Tuesday, September 06, 2016

New Study Refutes E-Cigarette Gateway Hypothesis

A new study published in the American Journal of Preventive Medicine refutes the hypothesis that e-cigarettes serve as a gateway to smoking among nonsmoking youth.

In the study, Dr. Kenneth Warner of the University of Michigan analyzed data from the 2014 Monitoring the Future survey. While previous studies, conducted by the Centers for Disease Control and Prevention (CDC) have only considered whether youth had used an e-cigarette in the past month, Dr. Warner examined the actual frequency of e-cigarette use during the past month.

The study found that among 12th grade never smokers, 6.5% had used e-cigarettes in the past month. However, only 0.7% of never smokers reported vaping on 20 or more days in the past month. The predominant pattern of e-cigarette use among nonsmoking youth was vaping about once a week or less.

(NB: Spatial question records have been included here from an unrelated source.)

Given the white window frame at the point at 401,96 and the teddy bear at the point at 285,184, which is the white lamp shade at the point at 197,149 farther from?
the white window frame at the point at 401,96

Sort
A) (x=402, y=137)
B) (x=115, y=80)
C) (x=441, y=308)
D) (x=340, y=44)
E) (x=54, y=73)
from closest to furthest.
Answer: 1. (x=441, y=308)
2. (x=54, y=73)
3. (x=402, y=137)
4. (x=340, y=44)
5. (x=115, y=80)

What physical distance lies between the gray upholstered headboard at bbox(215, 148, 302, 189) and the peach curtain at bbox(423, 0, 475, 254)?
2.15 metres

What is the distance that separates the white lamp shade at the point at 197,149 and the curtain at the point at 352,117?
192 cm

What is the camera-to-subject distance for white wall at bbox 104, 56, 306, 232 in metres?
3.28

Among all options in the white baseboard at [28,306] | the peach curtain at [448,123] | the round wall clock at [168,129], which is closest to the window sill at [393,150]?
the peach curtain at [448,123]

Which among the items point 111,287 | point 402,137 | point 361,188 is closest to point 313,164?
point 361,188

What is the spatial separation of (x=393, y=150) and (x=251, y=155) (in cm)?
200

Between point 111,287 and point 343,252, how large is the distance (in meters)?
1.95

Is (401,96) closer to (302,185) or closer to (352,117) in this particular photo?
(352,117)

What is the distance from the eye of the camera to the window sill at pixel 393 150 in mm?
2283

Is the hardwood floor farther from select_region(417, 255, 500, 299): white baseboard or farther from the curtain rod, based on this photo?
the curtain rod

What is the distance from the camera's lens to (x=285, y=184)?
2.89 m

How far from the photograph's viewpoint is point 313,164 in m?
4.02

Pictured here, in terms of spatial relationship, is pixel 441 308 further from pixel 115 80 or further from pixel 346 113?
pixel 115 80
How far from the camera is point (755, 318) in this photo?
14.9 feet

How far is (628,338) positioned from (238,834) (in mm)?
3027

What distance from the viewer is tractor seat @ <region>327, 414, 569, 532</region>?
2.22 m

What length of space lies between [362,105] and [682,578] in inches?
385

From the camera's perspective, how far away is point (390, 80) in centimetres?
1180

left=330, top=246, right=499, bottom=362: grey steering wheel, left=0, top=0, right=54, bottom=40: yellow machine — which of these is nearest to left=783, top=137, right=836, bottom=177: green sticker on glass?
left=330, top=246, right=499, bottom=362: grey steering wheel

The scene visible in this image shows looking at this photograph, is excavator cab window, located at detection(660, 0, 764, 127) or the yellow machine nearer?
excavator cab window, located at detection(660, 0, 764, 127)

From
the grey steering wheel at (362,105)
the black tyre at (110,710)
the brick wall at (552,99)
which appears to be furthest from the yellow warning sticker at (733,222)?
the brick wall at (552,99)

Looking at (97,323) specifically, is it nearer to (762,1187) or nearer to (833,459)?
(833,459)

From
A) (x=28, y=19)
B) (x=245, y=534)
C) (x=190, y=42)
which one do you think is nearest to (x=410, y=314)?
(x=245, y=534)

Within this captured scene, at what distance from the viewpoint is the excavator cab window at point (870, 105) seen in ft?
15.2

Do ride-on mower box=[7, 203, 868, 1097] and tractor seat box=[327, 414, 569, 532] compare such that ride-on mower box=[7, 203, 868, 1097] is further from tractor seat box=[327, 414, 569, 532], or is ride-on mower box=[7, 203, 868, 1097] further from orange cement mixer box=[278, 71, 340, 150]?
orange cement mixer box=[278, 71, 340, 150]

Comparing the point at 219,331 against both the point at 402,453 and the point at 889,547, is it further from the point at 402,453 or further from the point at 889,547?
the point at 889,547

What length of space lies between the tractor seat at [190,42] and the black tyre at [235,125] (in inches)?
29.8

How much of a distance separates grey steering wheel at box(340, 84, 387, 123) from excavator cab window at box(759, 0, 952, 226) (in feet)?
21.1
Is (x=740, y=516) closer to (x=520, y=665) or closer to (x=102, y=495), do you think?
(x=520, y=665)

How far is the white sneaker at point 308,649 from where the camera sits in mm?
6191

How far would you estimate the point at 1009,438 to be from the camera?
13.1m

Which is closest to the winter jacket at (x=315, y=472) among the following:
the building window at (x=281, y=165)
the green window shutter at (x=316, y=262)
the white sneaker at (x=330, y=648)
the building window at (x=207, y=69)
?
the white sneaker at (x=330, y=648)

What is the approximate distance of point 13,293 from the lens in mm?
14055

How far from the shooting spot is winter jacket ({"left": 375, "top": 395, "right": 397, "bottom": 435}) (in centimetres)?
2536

The study concludes that: "Never smokers were highly unlikely to have used e-cigarettes, and of those who did, the majority used e-cigarettes only 1-2 days."

The Rest of the Story

This study should help ease the concerns of those worried about e-cigarettes addicting youth nonsmokers and leading them along a gateway which ends with life-long smoking addiction. Only a very small percentage of nonsmokers were found to be vaping regularly, with only 0.7% vaping at a level that could potentially represent addiction. These findings provide no support for the theory that e-cigarettes are a gateway to smoking. Combined with the fact that youth smoking has dramatically fallen during a period when e-cigarette use among youth is skyrocketing, these findings refute the gateway hypothesis and show that the claims being made by many anti-smoking groups and agencies, including the CDC, are false.

The rest of the story is that it is time for CDC director Dr. Thomas Frieden to retract his statement that: "Many teens who start with e-cigarettes may be condemned to struggling with a lifelong addiction to nicotine and conventional cigarettes." It is high time that the CDC stop lying to the public about this critical issue.